O estudo mais recente da Anjos do Brasil, uma entidade do setor, aponta que o volume de investimento-anjo no Brasil, em 2016, foi de R$ 851 milhões, um aumento de 9% ante o ano anterior. No período, o número de investidores caiu 3% (de 7.260 para 7.070), mas o ticket médio por investidor subiu (R$ 120 mil, 11% superior ao de 2015). Segundo a Anjos do Brasil, a crise não diminuiu o volume de investimentos porque, por se tratar de investimento em inovação, o investidor olha para o futuro e vai em frente.
Estímulos e desafios
Esses desses indicam tanto o aspecto positivo como os desafios vividos pelo ecossistema brasileiro. “Observamos pela pesquisa que os investidores ativos continuam crescendo e investindo mais. Em contrapartida, os investidores passivos vão em sentido oposto, retardando o crescimento do investimento-anjo no Brasil”, disse em outra oportunidade Cássio Spina, presidente da Anjos do Brasil. “Assim, é necessário que se promovam políticas de estímulo para os investidores, como as já praticadas nos EUA e vários países europeus, pois as startups dependem não só de capital financeiro, mas também intelectual que os investidores-anjo aportam”.

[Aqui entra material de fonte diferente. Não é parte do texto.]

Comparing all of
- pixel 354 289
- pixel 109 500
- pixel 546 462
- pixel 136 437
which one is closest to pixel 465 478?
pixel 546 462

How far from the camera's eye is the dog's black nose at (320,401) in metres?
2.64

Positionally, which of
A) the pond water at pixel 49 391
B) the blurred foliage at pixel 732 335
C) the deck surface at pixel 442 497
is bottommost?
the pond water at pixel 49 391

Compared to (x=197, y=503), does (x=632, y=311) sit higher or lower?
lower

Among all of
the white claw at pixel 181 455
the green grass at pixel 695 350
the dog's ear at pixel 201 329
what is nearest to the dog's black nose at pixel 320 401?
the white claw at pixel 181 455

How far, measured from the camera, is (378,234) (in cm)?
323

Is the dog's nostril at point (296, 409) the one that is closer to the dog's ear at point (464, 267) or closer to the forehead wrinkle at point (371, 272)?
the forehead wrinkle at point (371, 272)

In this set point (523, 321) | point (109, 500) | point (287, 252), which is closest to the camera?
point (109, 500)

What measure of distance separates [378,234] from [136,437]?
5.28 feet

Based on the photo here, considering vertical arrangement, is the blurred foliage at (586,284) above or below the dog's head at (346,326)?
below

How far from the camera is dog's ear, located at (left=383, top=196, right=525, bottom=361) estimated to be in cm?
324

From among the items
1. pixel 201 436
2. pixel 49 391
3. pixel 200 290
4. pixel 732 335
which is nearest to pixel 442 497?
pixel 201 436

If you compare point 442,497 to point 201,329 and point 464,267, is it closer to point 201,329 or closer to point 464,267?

Para acelerar os investimentos, a entidade vem tentando, perante o governo e deputados, emplacar medidas como incentivos fiscais, como a compensação de parte do investimento nos impostos devidos, assim como a isenção do tributo sobre o ganho de capital. “Sem esses estímulos, temos o risco de estagnar o crescimento do investimento-anjo em startups no Brasil, lembrando que, em comparação aos EUA e Europa, ainda representamos menos de 1% do que se faz por lá”, segundo Spina.
No caso do setor AgTech, um ponto importante é que os investidores (ventures capital, aceleradoras e anjos, muitos deles acostumados com o mercado de tecnologia) tenham consciência de que este é um setor diferente dos demais. Não se pode esperar de uma startup agrícola o retorno no mesmo ritmo que uma nova empresa de games. AgTech também não é comércio eletrônico.

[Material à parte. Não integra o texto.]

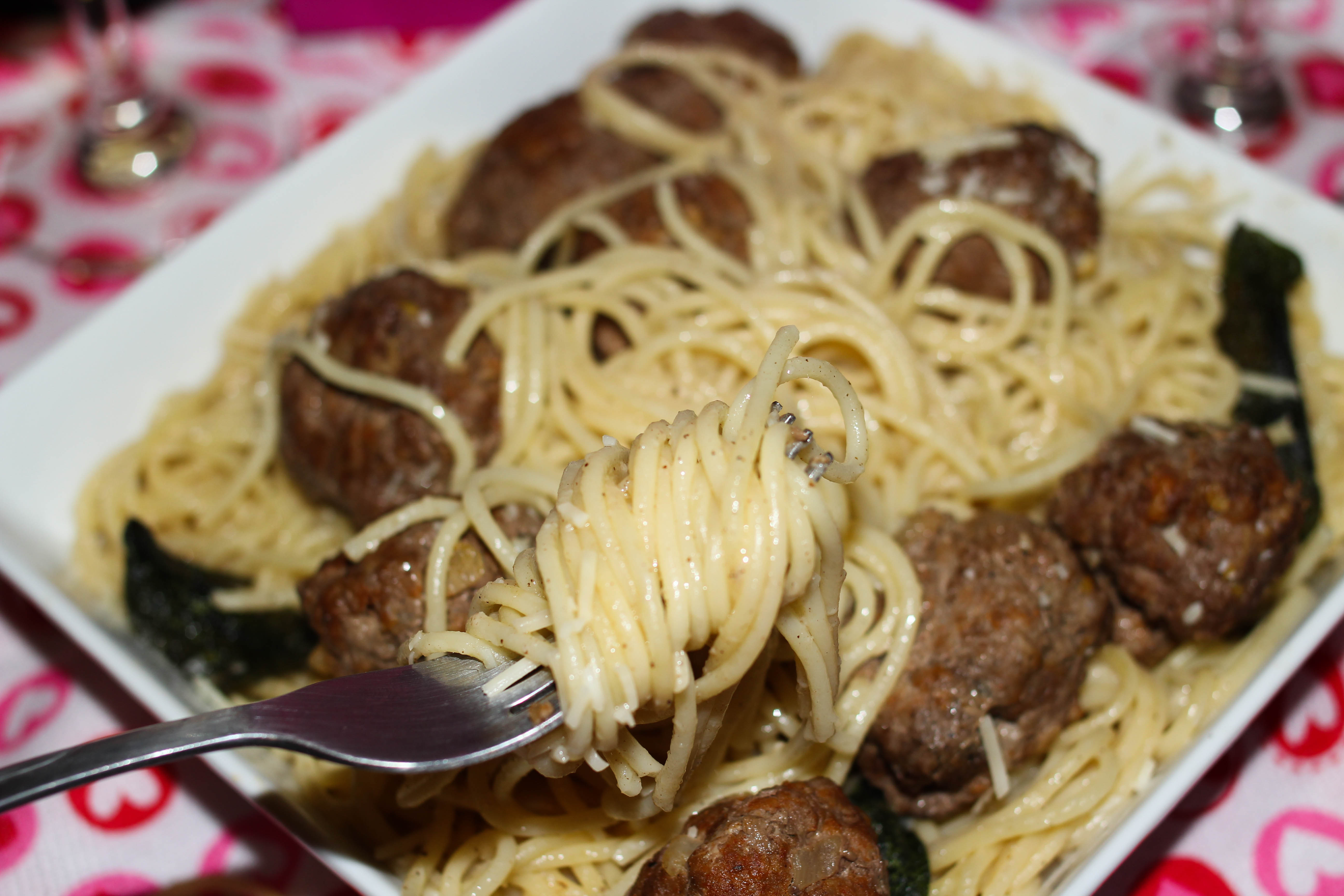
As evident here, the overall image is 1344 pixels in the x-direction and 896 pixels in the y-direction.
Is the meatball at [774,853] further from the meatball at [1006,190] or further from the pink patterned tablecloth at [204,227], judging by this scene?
the meatball at [1006,190]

O retorno exigirá um prazo mais longo, assim como é diferente o processo de prototipagem e validação – é preciso, muitas vezes, esperar uma safra ou mais para validar um produto com um cliente, que é um produtor rural. Esse é um ponto especialmente crítico se pensarmos em novas empresas de biotecnologia, que precisam de investimentos consideráveis em pesquisa e desenvolvimento logo na largada.

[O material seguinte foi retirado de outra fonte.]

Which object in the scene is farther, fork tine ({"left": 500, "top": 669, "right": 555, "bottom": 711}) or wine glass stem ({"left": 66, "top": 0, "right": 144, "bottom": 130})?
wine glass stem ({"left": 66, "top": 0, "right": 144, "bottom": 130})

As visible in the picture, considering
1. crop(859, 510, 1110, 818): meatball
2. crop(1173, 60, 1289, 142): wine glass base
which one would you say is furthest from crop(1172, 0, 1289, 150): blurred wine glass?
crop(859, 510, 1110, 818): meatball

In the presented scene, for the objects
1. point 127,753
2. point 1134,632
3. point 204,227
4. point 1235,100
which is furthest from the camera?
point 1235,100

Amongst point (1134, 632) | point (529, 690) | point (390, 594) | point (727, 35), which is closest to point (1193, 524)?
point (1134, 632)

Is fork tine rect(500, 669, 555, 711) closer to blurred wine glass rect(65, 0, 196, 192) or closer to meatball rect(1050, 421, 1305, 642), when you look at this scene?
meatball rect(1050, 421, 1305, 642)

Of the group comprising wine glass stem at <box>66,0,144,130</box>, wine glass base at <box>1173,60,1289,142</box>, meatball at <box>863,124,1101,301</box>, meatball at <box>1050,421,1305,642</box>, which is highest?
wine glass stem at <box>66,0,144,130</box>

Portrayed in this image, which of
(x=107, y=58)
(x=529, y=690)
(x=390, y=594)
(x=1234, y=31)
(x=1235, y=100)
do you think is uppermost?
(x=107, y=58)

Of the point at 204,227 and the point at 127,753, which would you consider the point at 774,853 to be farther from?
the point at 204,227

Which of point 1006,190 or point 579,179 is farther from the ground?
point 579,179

Em todo caso, o balanço é positivo para o ecossistema de startups, incluindo o setor AgTech. Há o que comemorar. A jornada, no entanto, é longa e há muitas safras do meio no caminho. O mais importante, porém, é que, mesmo que aos trancos e barrancos e com as crises política e econômica do País nos últimos tempos, o empreendedorismo avança e fortalece. No campo também.